[Data entries]
========================================================================

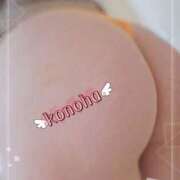 ヒメ日記 2025/11/07 15:33 投稿 このは 人妻洗体倶楽部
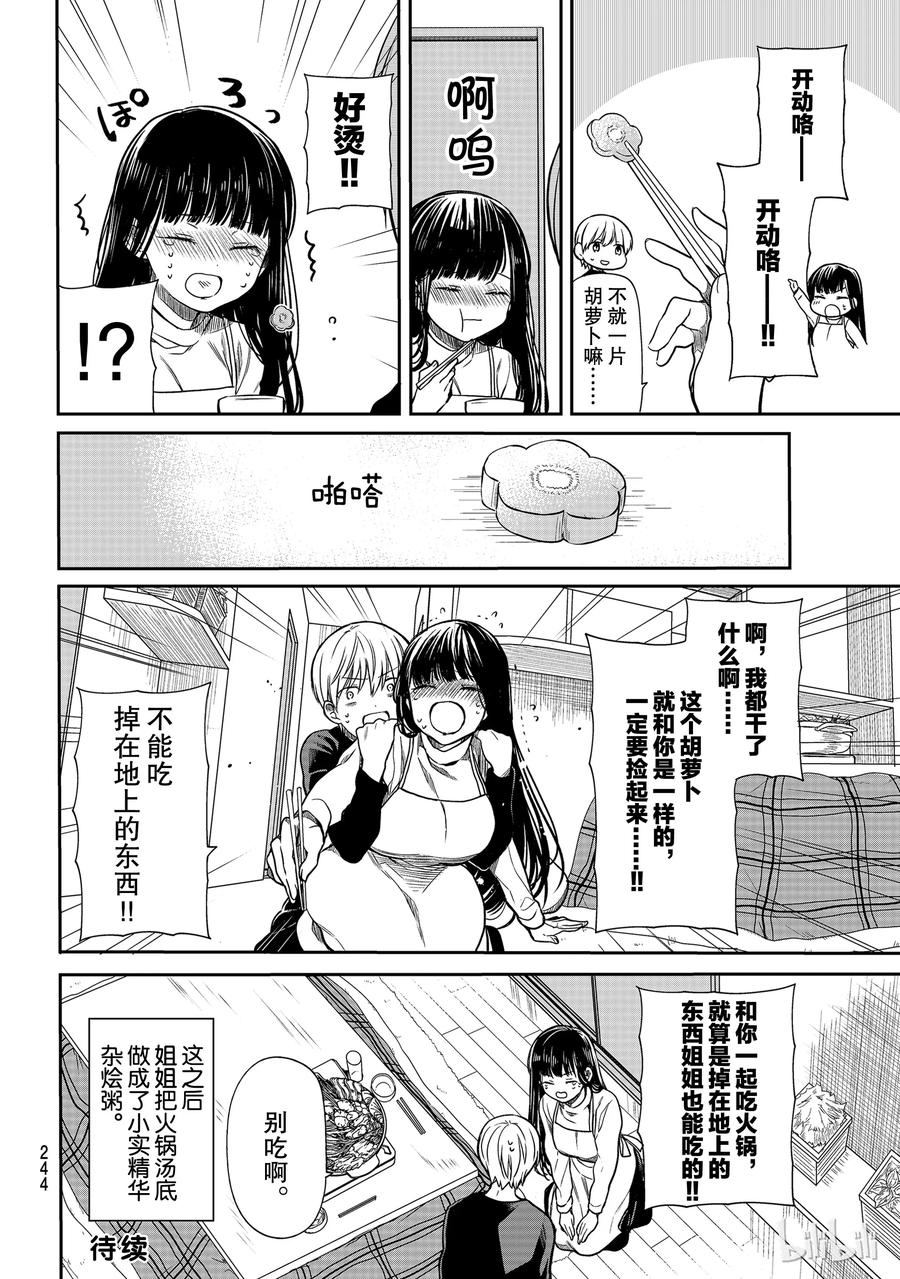 136 精华3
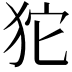 𤝛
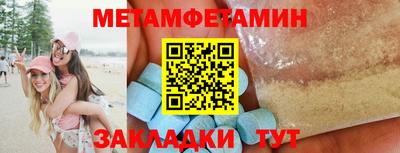 дмт Обь
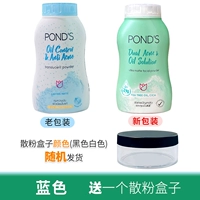 Синий крутой стиль (с коробкой)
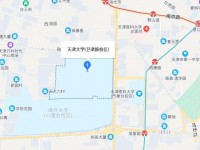 天津大学师范学院卫津路校区2023年地址在哪里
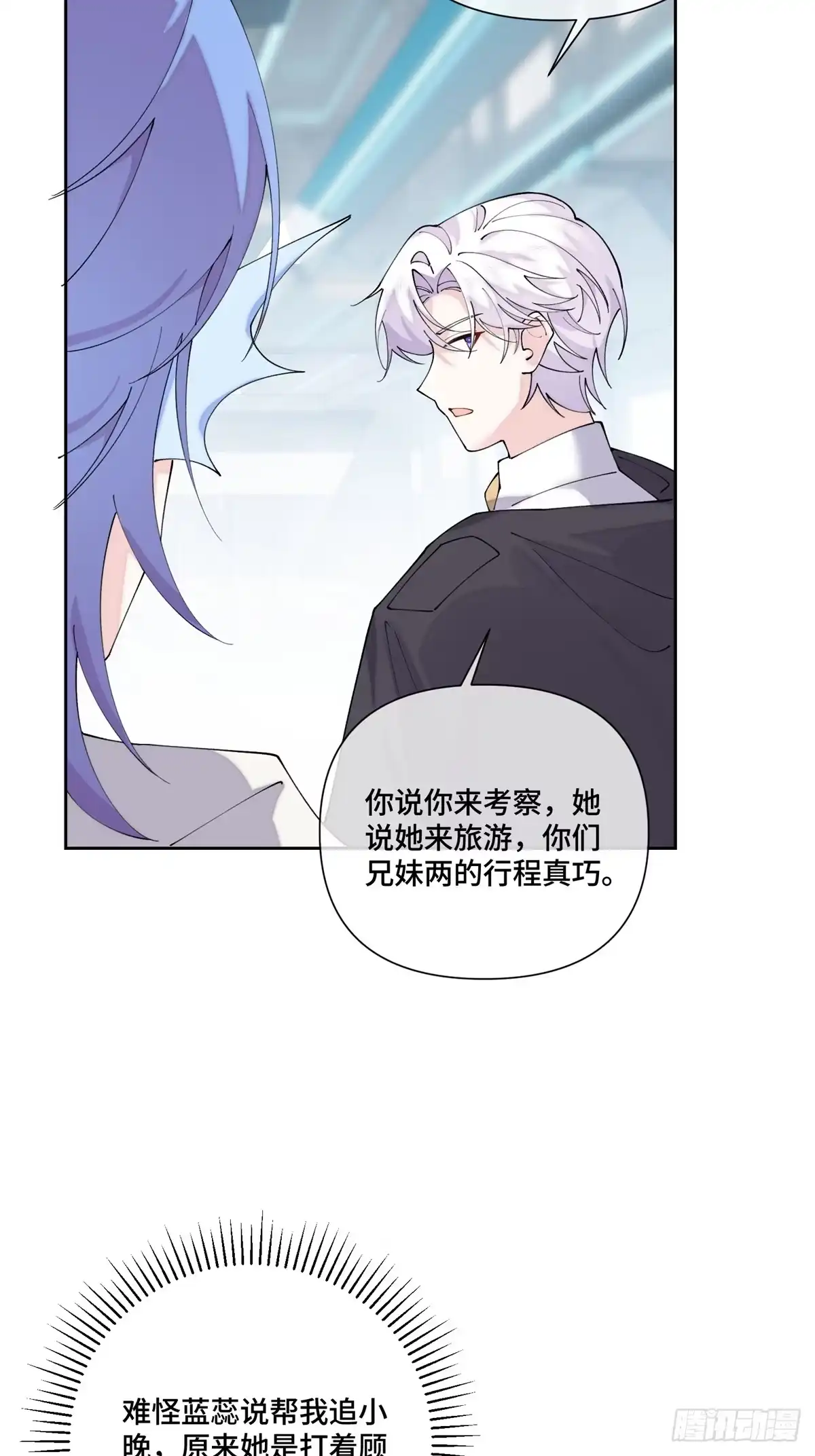 《白天被逃婚晚上被奶凶指挥官求抱抱》130 晚晚别走 第5页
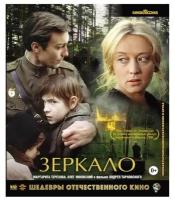 Шедевры отечественного кино: Зеркало (Blu-ray)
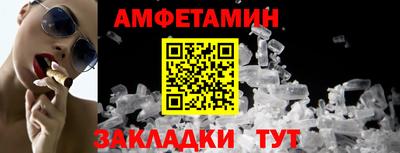 кокаин премиум Малгобек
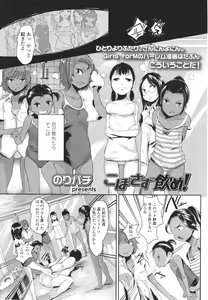 Page 79 of Girls forM Vol. 01 - preview thumbnail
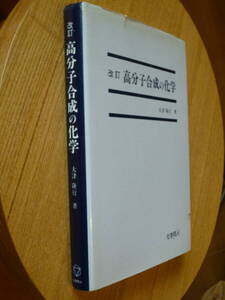 ●即決●化学同人●高分子合成の化学第2版●大津隆行●送料何冊でも200円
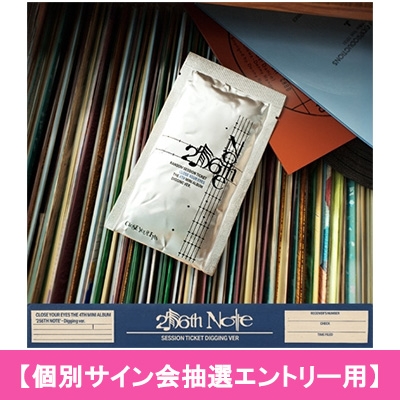 CLOSE YOUR EYES サイン会参加券 MA JINGXIANG MA JINGXIANG》 個別サイン会抽選エントリー用】 4th Mini Album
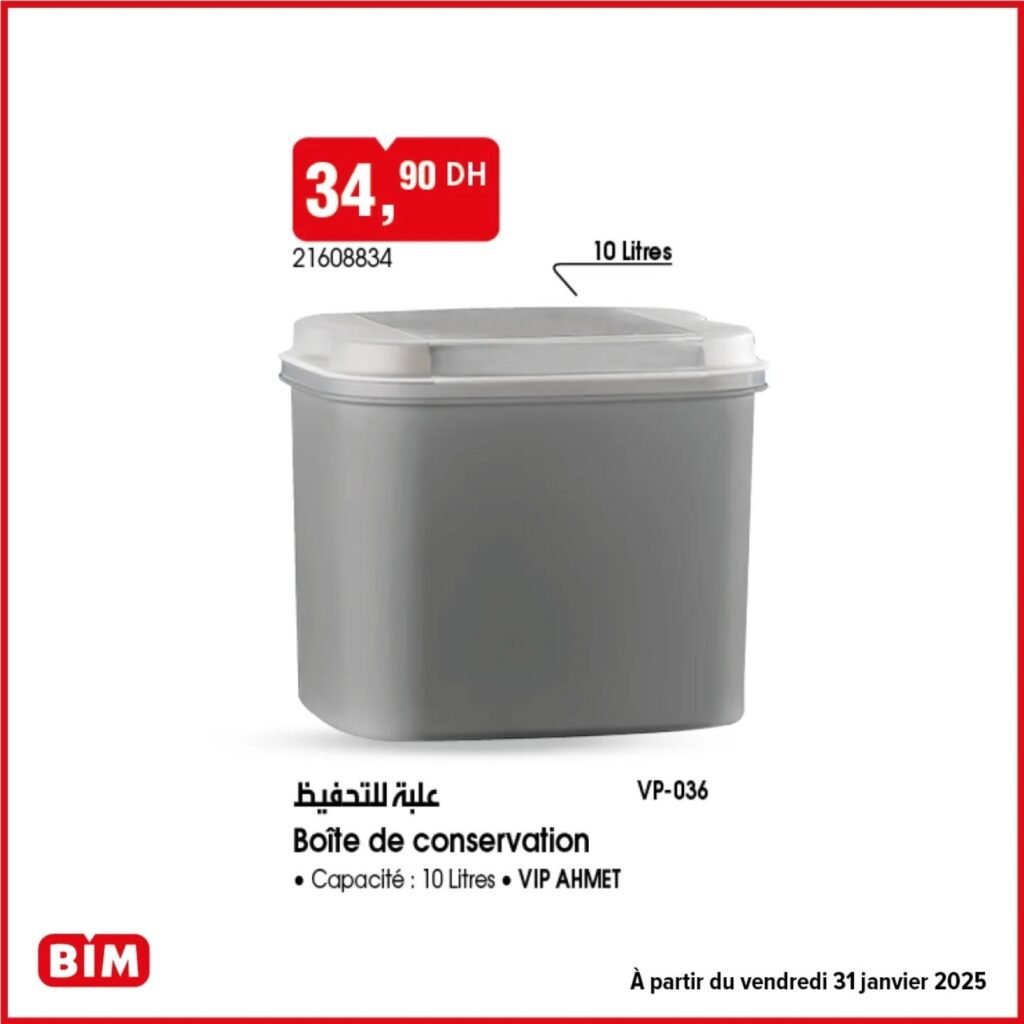 Promotion bim vendredi 31 janvier 2025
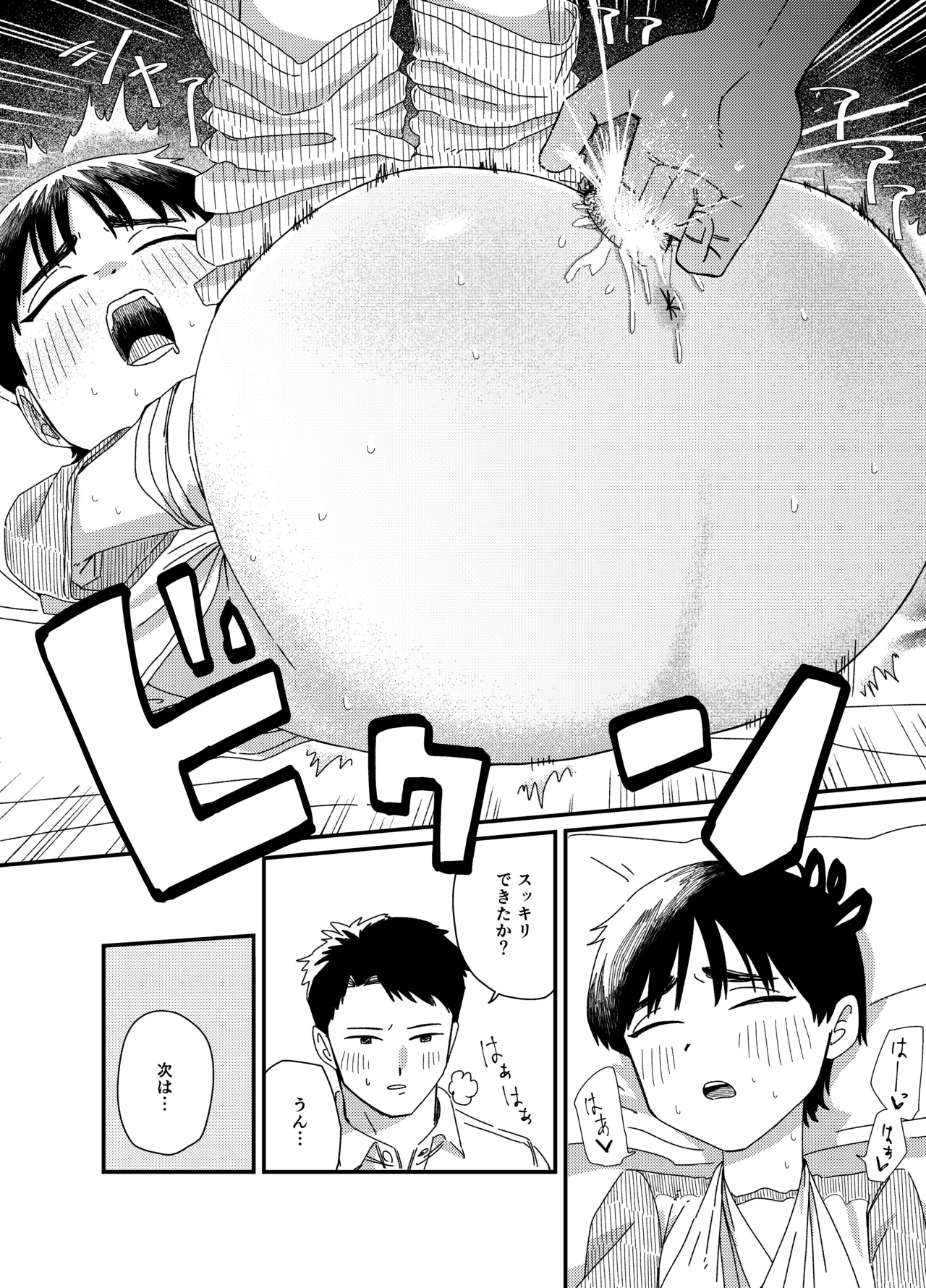 両腕骨折幼馴染のお手伝い Page.11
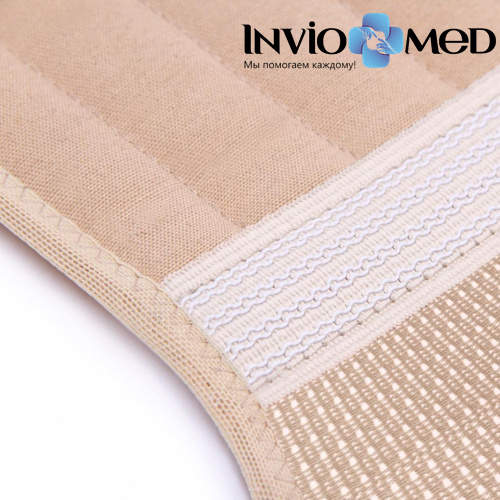 Бандаж до- и послеродовой Ecoten ДР-01 фото 6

========================================================================

### To-do item
Please express every line of the records above as a Markdown table with the columns "No." and "Text", skipping any blank lines. Leave the pictures out of your answer.

### Result
| No. | Text |
|---|---|
| 1 |  ヒメ日記 2025/11/07 15:33 投稿 このは 人妻洗体倶楽部 |
| 2 |  136 精华3 |
| 3 |  𤝛 |
| 4 |  дмт Обь |
| 5 |  Синий крутой стиль (с коробкой) |
| 6 |  天津大学师范学院卫津路校区2023年地址在哪里 |
| 7 |  《白天被逃婚晚上被奶凶指挥官求抱抱》130 晚晚别走 第5页 |
| 8 |  Шедевры отечественного кино: Зеркало (Blu-ray) |
| 9 |  кокаин премиум Малгобек |
| 10 |  Page 79 of Girls forM Vol. 01 - preview thumbnail |
| 11 |  ●即決●化学同人●高分子合成の化学第2版●大津隆行●送料何冊でも200円 |
| 12 |  CLOSE YOUR EYES サイン会参加券 MA JINGXIANG MA JINGXIANG》 個別サイン会抽選エントリー用】 4th Mini Album |
| 13 |  Promotion bim vendredi 31 janvier 2025 |
| 14 |  両腕骨折幼馴染のお手伝い Page.11 |
| 15 |  Бандаж до- и послеродовой Ecoten ДР-01 фото 6 |